Updated: 21 hours ago


Manasi Deshpande, Project Manager at LOCAL, brings a global lens and cultural fluency to her projects. Shaped by her life across two different worlds and cultures — Satara, Mumbai, and Oklahoma, she contemplates how what we tend to think of as "luxury" is often crafted in the East, yet defined by the West.


Image: Copyright © I was a Sari, 2023, (branded by LOCAL)


After graduating with a Bachelor's in Engineering from an Indian university, I wanted to pursue a research-oriented career path, which led me to the US for a Master's degree in Industrial Engineering. As an International student at the University of Oklahoma, I vividly recall buying a Burberry trench coat after my graduation ceremony at one of the upscale malls in Dallas. It became a wardrobe staple for many of my friends, and I absolutely loved its classic flannel look.


While shopping, I often had conversations with friends about how many luxury brands featured "Made in India" tags which, at times, deterred us from buying them as gifts for family and friends back in India. We worried we might face criticism for bringing back items that were not perceived as foreign, even though they were luxury goods.


"I often had conversations with friends about how many luxury brands featured "Made in India" tags which, at times, deterred us from buying them as gifts for family and friends back in India."


At the time, I didn't fully appreciate the value of craftsmanship. I couldn’t explain to my parents how these luxury brands operated. The "Made in India" tag did not diminish the quality or prestige of these items; instead, it highlighted the global nature of luxury production, where skilled artisans from around the world contribute to the creation of high-end products.


Many renowned luxury brands source their products from countries like India which are known for their exceptional and detail-oriented craftsmanship. In hindsight, understanding this would have allowed me to explain to my parents that the true value of these products lies not just in their place of origin, but in the meticulous care and expertise involved in their creation.

 

I used to romanticize luxury goods, imagining them crafted in small towns by artisans oblivious to their premium value. This disconnect fuelled my curiosity about the whole "luxury hype." Interestingly, the very act of creation, free from the constraints of commercialisation, contributes to an item's luxurious feel.

__REQUIRED WORK__:
A: Decide whether each statement agrees with the text on luxury craftsmanship: (i) The writer went to the US for a Master's degree in Industrial Engineering. (ii) The writer bought a Burberry trench coat at a mall in Oklahoma. (iii) The writer says the "Made in India" tag lowered the quality of the luxury items. Answer yes or no for each, quoting the words of the text that settle it.
B: According to the text on luxury craftsmanship, what position does Manasi Deshpande hold at LOCAL?
The items have no connection to the text on luxury craftsmanship.

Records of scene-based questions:
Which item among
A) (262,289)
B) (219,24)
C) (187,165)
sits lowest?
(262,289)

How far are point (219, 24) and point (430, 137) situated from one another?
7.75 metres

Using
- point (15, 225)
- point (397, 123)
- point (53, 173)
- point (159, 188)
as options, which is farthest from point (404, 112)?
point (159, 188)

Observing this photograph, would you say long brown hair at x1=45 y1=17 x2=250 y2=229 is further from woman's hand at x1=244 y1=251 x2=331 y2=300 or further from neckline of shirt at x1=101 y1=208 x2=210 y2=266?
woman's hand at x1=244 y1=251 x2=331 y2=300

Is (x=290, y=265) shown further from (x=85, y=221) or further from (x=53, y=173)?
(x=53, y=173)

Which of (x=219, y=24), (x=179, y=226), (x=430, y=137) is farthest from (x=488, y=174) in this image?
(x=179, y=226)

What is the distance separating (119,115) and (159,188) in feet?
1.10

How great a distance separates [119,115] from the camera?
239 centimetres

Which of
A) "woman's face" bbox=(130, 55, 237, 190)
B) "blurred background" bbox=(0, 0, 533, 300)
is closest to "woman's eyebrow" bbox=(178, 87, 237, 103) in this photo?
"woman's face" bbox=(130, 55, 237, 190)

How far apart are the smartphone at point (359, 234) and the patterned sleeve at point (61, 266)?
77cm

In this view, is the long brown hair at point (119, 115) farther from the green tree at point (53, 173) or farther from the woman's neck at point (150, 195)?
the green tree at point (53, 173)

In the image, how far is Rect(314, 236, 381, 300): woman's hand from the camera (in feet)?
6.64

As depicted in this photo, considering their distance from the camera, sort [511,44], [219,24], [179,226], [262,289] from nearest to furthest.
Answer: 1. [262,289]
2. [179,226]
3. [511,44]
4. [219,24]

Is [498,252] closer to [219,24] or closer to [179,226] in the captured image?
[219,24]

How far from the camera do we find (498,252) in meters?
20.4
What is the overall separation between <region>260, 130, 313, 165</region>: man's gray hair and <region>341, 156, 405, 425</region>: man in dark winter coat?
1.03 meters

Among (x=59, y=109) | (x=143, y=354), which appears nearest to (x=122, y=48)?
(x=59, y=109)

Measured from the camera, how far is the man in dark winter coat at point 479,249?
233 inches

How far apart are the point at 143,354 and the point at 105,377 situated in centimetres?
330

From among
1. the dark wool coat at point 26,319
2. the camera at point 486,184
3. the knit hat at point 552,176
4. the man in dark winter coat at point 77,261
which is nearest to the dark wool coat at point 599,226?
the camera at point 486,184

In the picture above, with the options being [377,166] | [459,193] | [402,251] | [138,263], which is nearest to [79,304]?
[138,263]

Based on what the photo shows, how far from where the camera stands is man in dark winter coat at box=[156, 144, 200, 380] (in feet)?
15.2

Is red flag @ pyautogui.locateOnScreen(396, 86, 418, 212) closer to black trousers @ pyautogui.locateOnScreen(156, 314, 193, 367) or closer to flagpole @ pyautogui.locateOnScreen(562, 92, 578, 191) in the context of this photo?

__THE RESPONSES__:
A:
(i) Yes: "which led me to the US for a Master's degree in Industrial Engineering."
(ii) No: "at one of the upscale malls in Dallas."
(iii) No: "The "Made in India" tag did not diminish the quality or prestige of these items"

B: Project Manager.